◆ DESCRIPTION OF THE TASK ◆
Swap "nearer to" for "closer to" in the stretch from the line containing "Looking at this" through the end of the records, and give those lines again with nothing else changed.

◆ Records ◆

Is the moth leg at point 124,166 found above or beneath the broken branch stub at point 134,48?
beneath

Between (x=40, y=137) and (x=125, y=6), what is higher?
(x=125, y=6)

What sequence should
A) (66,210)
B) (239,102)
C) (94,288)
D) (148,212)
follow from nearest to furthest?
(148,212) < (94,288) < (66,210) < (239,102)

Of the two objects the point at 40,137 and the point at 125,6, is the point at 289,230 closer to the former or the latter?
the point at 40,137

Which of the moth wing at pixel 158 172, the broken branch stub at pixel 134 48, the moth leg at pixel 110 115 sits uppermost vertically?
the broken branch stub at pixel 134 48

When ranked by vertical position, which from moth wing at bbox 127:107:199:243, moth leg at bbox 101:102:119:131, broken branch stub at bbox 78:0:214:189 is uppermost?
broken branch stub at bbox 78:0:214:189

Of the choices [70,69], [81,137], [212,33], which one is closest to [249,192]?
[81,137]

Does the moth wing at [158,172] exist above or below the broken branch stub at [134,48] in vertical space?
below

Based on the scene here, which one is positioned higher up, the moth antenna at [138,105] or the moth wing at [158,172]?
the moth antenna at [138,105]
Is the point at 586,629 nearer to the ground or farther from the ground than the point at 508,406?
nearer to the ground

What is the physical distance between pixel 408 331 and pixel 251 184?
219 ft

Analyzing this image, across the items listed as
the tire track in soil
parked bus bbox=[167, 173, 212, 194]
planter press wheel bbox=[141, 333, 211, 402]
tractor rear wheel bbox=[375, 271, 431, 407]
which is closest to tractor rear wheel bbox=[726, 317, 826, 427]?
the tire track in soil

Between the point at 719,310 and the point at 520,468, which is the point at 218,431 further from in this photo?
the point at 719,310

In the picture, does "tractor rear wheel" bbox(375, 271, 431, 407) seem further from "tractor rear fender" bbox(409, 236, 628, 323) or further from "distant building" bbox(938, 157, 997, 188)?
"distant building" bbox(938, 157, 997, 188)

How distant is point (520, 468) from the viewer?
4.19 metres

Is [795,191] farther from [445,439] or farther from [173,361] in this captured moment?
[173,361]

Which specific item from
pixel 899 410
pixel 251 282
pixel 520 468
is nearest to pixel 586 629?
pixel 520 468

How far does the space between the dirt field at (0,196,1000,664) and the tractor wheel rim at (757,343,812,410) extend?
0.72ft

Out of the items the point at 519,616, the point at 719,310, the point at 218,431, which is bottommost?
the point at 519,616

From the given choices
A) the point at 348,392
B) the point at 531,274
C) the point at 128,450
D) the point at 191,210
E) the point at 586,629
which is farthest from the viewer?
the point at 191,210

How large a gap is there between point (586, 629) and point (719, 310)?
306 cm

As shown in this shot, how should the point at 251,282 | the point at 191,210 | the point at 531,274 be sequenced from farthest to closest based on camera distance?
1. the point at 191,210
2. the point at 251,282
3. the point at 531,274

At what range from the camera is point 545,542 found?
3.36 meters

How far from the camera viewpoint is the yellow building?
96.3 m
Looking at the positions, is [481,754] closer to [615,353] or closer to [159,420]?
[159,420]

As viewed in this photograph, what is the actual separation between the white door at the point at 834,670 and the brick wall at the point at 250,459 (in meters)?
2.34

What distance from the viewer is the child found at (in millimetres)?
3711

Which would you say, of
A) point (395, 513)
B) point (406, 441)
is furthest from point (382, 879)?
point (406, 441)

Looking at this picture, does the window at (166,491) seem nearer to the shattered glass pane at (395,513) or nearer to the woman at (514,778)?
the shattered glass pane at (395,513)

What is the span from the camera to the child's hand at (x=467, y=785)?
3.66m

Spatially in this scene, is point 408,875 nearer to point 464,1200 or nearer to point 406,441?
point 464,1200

◆ COMPLETED EXERCISE ◆
Looking at this picture, does the window at (166,491) seem closer to the shattered glass pane at (395,513) or closer to the woman at (514,778)?
the shattered glass pane at (395,513)

What is the span from the camera to the child's hand at (x=467, y=785)?
3.66m

Spatially in this scene, is point 408,875 closer to point 464,1200 or closer to point 406,441?
point 464,1200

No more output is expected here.